■ Work required
Lines from the entries below that hold "site" form the answer; copy all of them.

■ Raw data
========================================================================

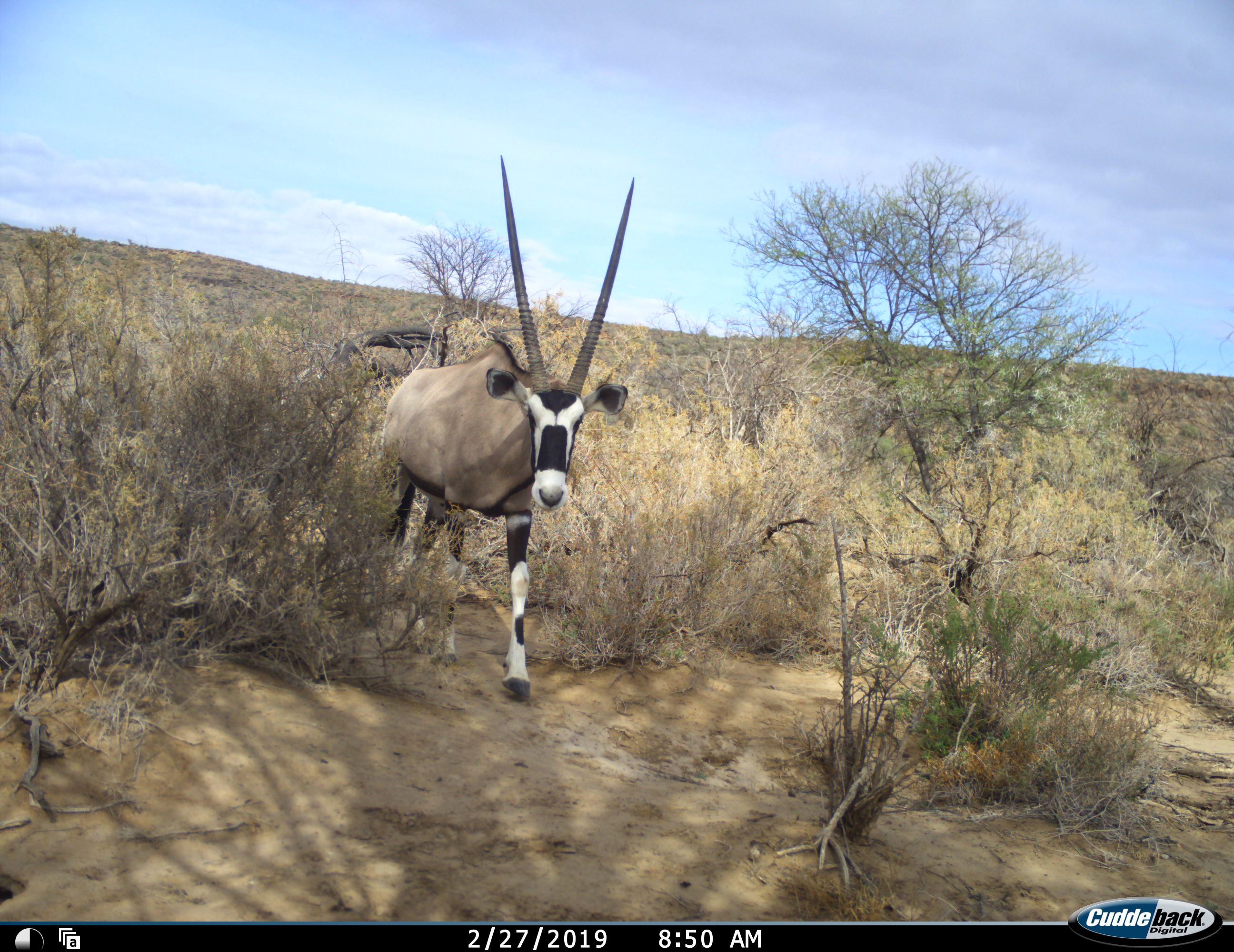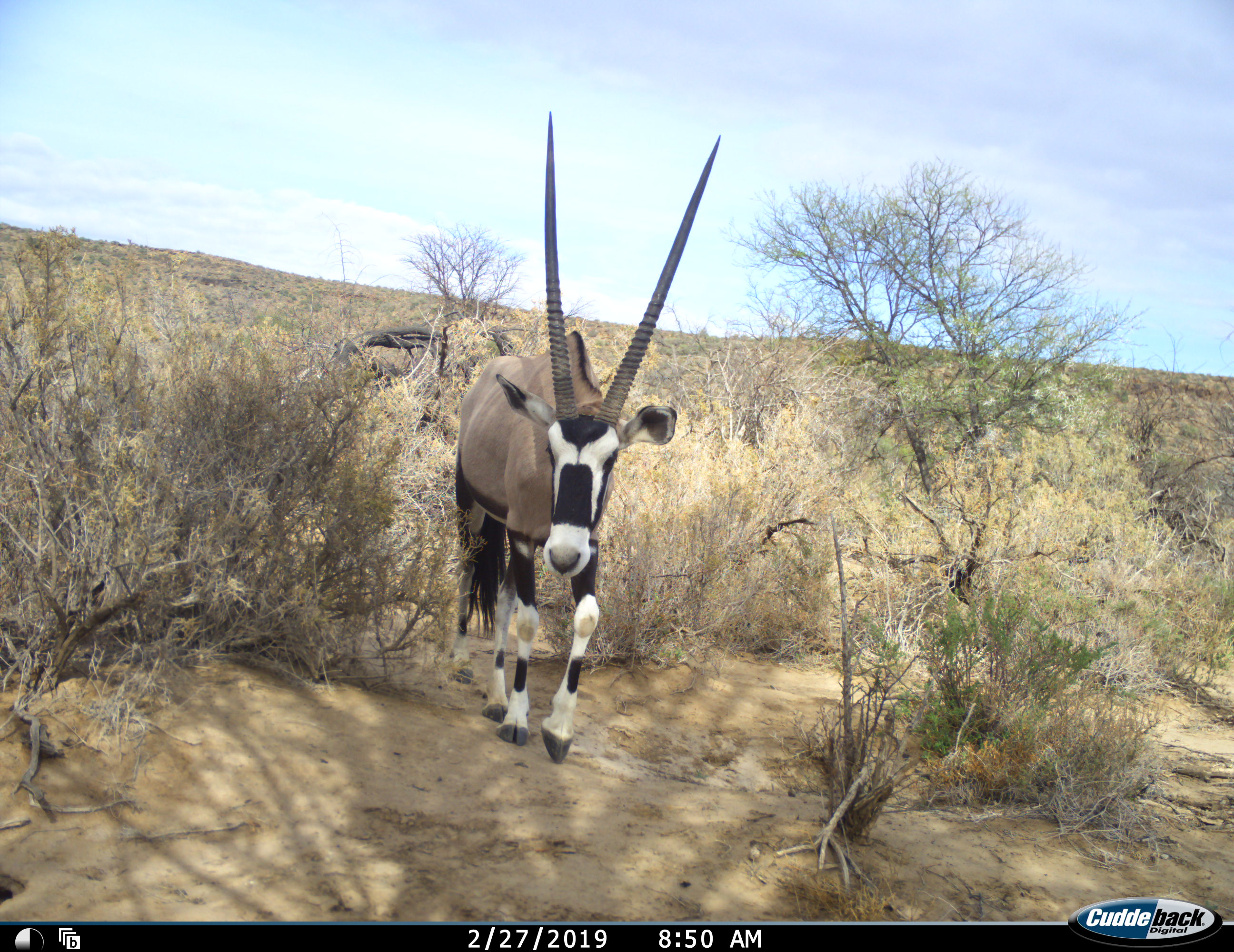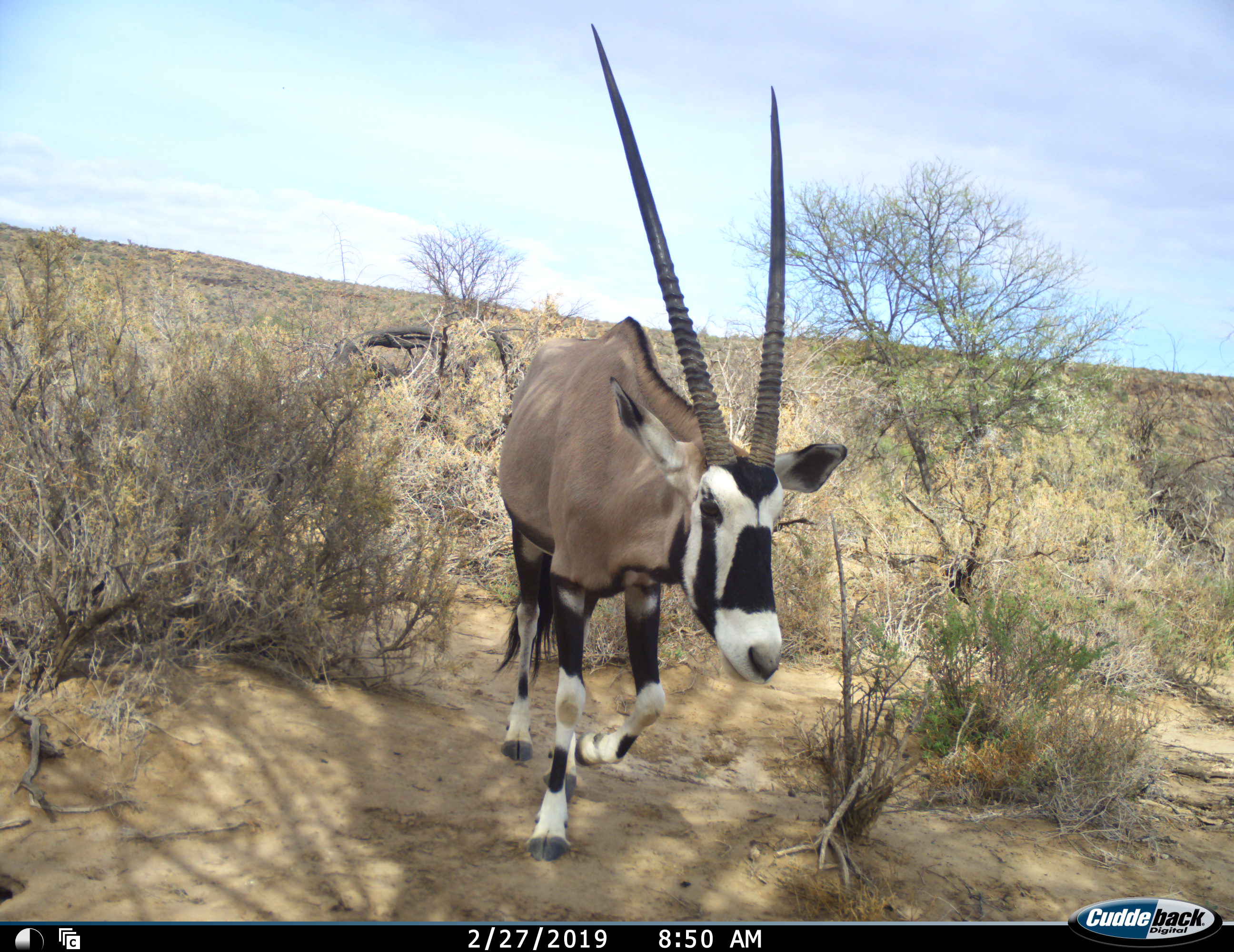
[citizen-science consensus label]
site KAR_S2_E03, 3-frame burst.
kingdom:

========================================================================

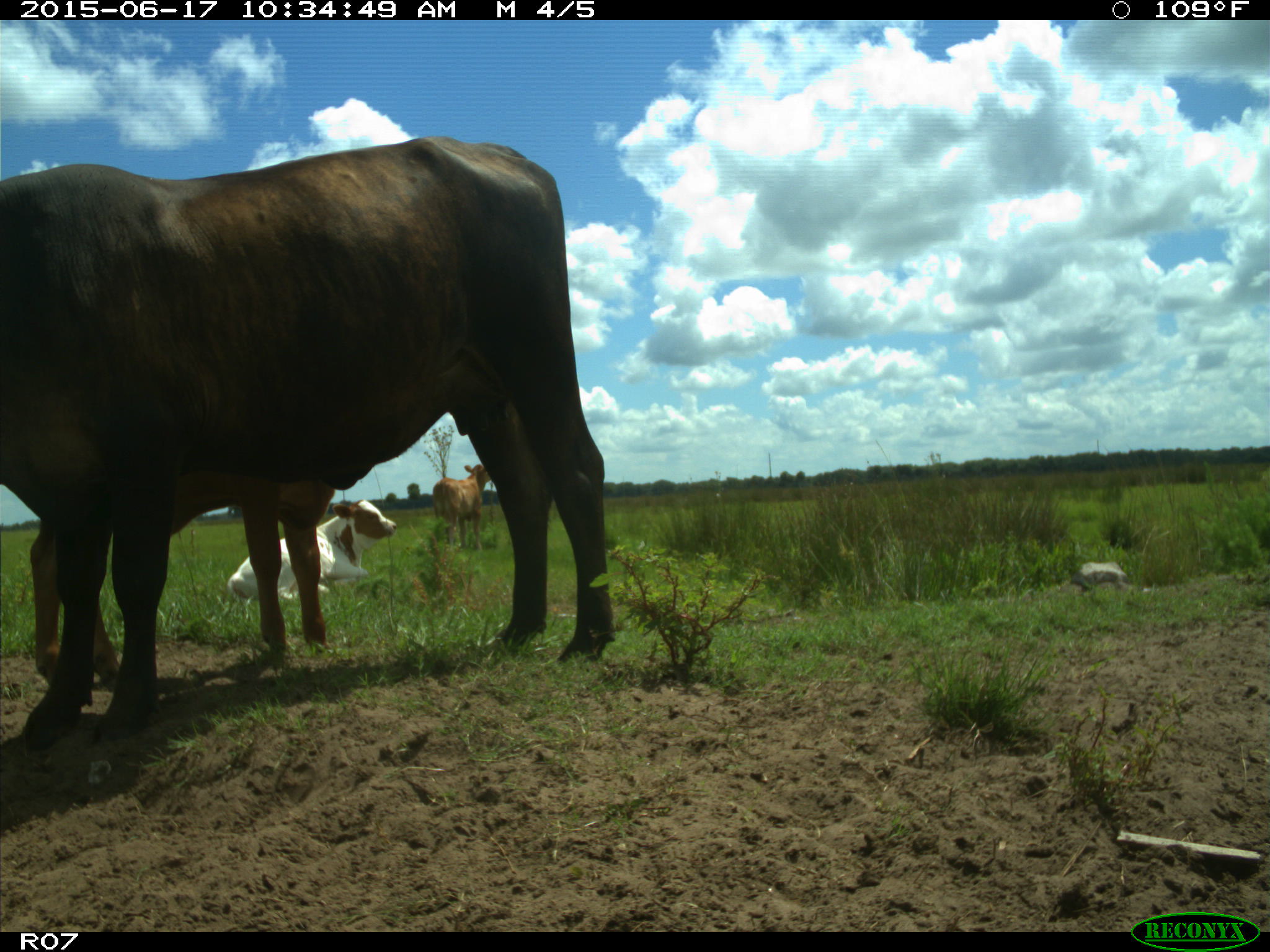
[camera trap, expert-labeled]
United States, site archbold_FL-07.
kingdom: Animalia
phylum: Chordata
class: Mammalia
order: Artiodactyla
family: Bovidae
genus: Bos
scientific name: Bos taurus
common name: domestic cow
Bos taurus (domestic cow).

========================================================================

■ Expected output
site KAR_S2_E03, 3-frame burst.
United States, site archbold_FL-07.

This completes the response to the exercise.